Everyone is a forensic expert now
Summary: Free access for everybody; Microsoft’s back-door keys are now available for everyone to download and new issues about Windows security raise serious questions about liability
Credit goes to Bruce Schneier, who warned about this when it was first introduced publicly. He predicted exactly what would happen with Microsoft's back doors (also learn about CIPAV), which it foolishly believed it could keep under exclusive police control. According to this from Gizmodo:
Apparently Microsoft’s COFEE software that helps law enforcement grab data from password protected or encrypted sources is leaking all over the internet. So not only can you steal the software, but break the law by using it too.
Siren.gif: Microsoft COFEE law enforcement tool leaks all over the Internet~!
It was one of the most sought after applications on the Internet until it was leaked earlier today. And now that it’s out there—and it is all over the place, easily findable by anyone able to use a search engine—we can all move on with our lives. Yes, Microsoft COFEE, the law enforcement tool that mystified so many of us (including Gizmodo~! and Ars Technica~!), is now available to download. If only there were a “bay” of some sort where, I don’t know, pirates hang out…
Law does not directly interfere with behaviour, so mere threats against COFEE downloaders will not undo the damage which is coming.
The amusing thing is that Robert Scoble mocked me for writing about this back in 2006 when it was secret. Being a Microsoft evangelist (lead AstroTurfer), it was probably his duty to deny the existence of such back doors, which are now available for access by anyone who is interested and determined enough to find the trap door binaries.
The police is said to be carrying the software on USB drives, so how inevitable was such a leak really?
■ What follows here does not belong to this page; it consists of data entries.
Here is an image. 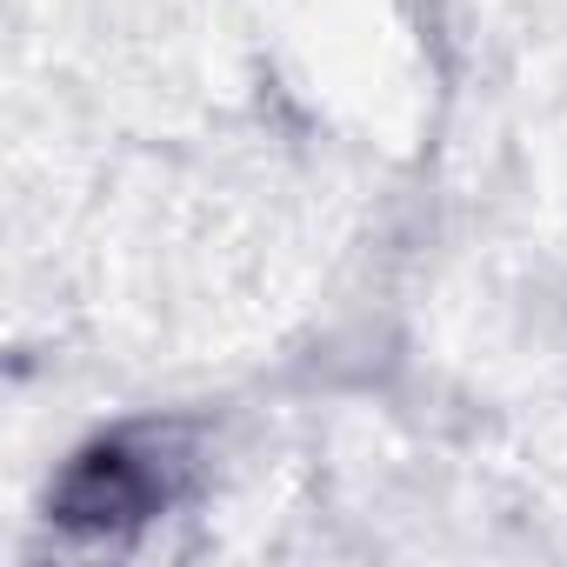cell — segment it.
<instances>
[{
	"label": "cell",
	"instance_id": "1",
	"mask_svg": "<svg viewBox=\"0 0 567 567\" xmlns=\"http://www.w3.org/2000/svg\"><path fill=\"white\" fill-rule=\"evenodd\" d=\"M194 441L187 427H161V421H134V427H114L101 441H87L68 474L54 481V501L48 514L74 534H134L147 520H161L167 507L187 501L194 487Z\"/></svg>",
	"mask_w": 567,
	"mask_h": 567
}]
</instances>
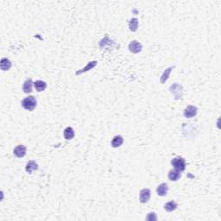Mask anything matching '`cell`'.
<instances>
[{
    "mask_svg": "<svg viewBox=\"0 0 221 221\" xmlns=\"http://www.w3.org/2000/svg\"><path fill=\"white\" fill-rule=\"evenodd\" d=\"M32 85H33V81L31 79H28L24 81V86H23V90L25 93H30L32 92Z\"/></svg>",
    "mask_w": 221,
    "mask_h": 221,
    "instance_id": "4fadbf2b",
    "label": "cell"
},
{
    "mask_svg": "<svg viewBox=\"0 0 221 221\" xmlns=\"http://www.w3.org/2000/svg\"><path fill=\"white\" fill-rule=\"evenodd\" d=\"M171 164L172 166L177 170L179 171H183L186 169V161L185 159L181 156H176V157L173 158L172 161H171Z\"/></svg>",
    "mask_w": 221,
    "mask_h": 221,
    "instance_id": "7a4b0ae2",
    "label": "cell"
},
{
    "mask_svg": "<svg viewBox=\"0 0 221 221\" xmlns=\"http://www.w3.org/2000/svg\"><path fill=\"white\" fill-rule=\"evenodd\" d=\"M97 64H98V61H90V62H88L87 65V66H86L84 68H82L81 70L76 72V73H75V74H76V75H80V74H83V73H86V72H87V71L91 70L92 68H93V67H94L95 66L97 65Z\"/></svg>",
    "mask_w": 221,
    "mask_h": 221,
    "instance_id": "30bf717a",
    "label": "cell"
},
{
    "mask_svg": "<svg viewBox=\"0 0 221 221\" xmlns=\"http://www.w3.org/2000/svg\"><path fill=\"white\" fill-rule=\"evenodd\" d=\"M26 151H27V149H26L24 145L20 144V145H18V146L15 148L14 150H13V153H14V155L17 157L22 158L26 155Z\"/></svg>",
    "mask_w": 221,
    "mask_h": 221,
    "instance_id": "52a82bcc",
    "label": "cell"
},
{
    "mask_svg": "<svg viewBox=\"0 0 221 221\" xmlns=\"http://www.w3.org/2000/svg\"><path fill=\"white\" fill-rule=\"evenodd\" d=\"M197 113H198V108L196 106L194 105H188L187 107L185 108L184 110V117L187 118H193L197 115Z\"/></svg>",
    "mask_w": 221,
    "mask_h": 221,
    "instance_id": "277c9868",
    "label": "cell"
},
{
    "mask_svg": "<svg viewBox=\"0 0 221 221\" xmlns=\"http://www.w3.org/2000/svg\"><path fill=\"white\" fill-rule=\"evenodd\" d=\"M37 169H38V164L35 161H29L26 164L25 170H26V172L28 173V174H32L33 171L37 170Z\"/></svg>",
    "mask_w": 221,
    "mask_h": 221,
    "instance_id": "8fae6325",
    "label": "cell"
},
{
    "mask_svg": "<svg viewBox=\"0 0 221 221\" xmlns=\"http://www.w3.org/2000/svg\"><path fill=\"white\" fill-rule=\"evenodd\" d=\"M182 176V174H181V171L177 170V169H171L169 173V179L172 182H176L181 178Z\"/></svg>",
    "mask_w": 221,
    "mask_h": 221,
    "instance_id": "9c48e42d",
    "label": "cell"
},
{
    "mask_svg": "<svg viewBox=\"0 0 221 221\" xmlns=\"http://www.w3.org/2000/svg\"><path fill=\"white\" fill-rule=\"evenodd\" d=\"M74 137V130L72 127H67L64 130V137L66 140H71Z\"/></svg>",
    "mask_w": 221,
    "mask_h": 221,
    "instance_id": "5bb4252c",
    "label": "cell"
},
{
    "mask_svg": "<svg viewBox=\"0 0 221 221\" xmlns=\"http://www.w3.org/2000/svg\"><path fill=\"white\" fill-rule=\"evenodd\" d=\"M36 104H37V101L34 96H28L27 98H24L22 100V106L25 110L29 111V112H32L35 110V108L36 107Z\"/></svg>",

It’s a stupid idea to begin with, just like AutoRun, which was removed by Microsoft for doing more harm than good (infection upon insertion). That was Microsoft’s admission of failure with its security approach and the Washington Post has a whole new article about it:
What Windows Autorun Has Wrought
A new report by Microsoft shows that the two most prevalent threats to Windows PCs in the first half of 2009 were malicious programs that have been aided mightily in their spread by a decision by Microsoft to allow the contents of removable media — such as USB thumb drives — to load automatically when inserted into Windows machines.
In its latest “Security Intelligence Report,” Microsoft counted the number of threats detected by its anti-malware desktop products, and found that the Conficker worm, along with a Trojan horse program called Taterf which steals passwords and license keys for popular computer games, were detected on 5.21 million and 4.91 million Windows computers, respectively.
NASA’s operations in space were affected by this (computer viruses passing via USB drives in Windows, maybe with AutoRun doing its magic). It’s even too much for the FBI. Free Software Magazine now asks: “Are Microsoft to blame for ‘hidden’ malware costs and will Windows 7 make any difference?”
A couple of stories have hit the headlines this year concerning the huge cost that some UK Local Governments incurred when dealing with malware attack on their Windows machines. If you missed them, Manchester City Council had a single USB infected with the infamous Conficker worm and it cost them — brace yourself — £1.5m ($2.4m) of which £1.2m (US$1.9m) was spent on IT, of which a staggering £600,000 (US$980k) went on consultancy fees including money to Microsoft. A while later, Ealing Borough Council were hit with a cost of £500000 (about US$ 800k) when they were also hit by a single USB stick containing conficker. Some in the industry tweeted and blogged this as being a “hidden cost of using Microsoft Windows”. In the ensuing discussion, many pointed out that the high cost was really due to the lack of a proper patching and disaster recovery policy at the council. So which is right? Is dealing with malware a hidden cost of using Windows or of a poor IT strategy?
Regardless of your software choice, a poor patching policy is a very bad idea if you value system integrity. But if you going to argue your case on TCO, Microsoft, don’t then try to dodge talk of the additional costs for maintaining, patching and clearing a Windows-based system.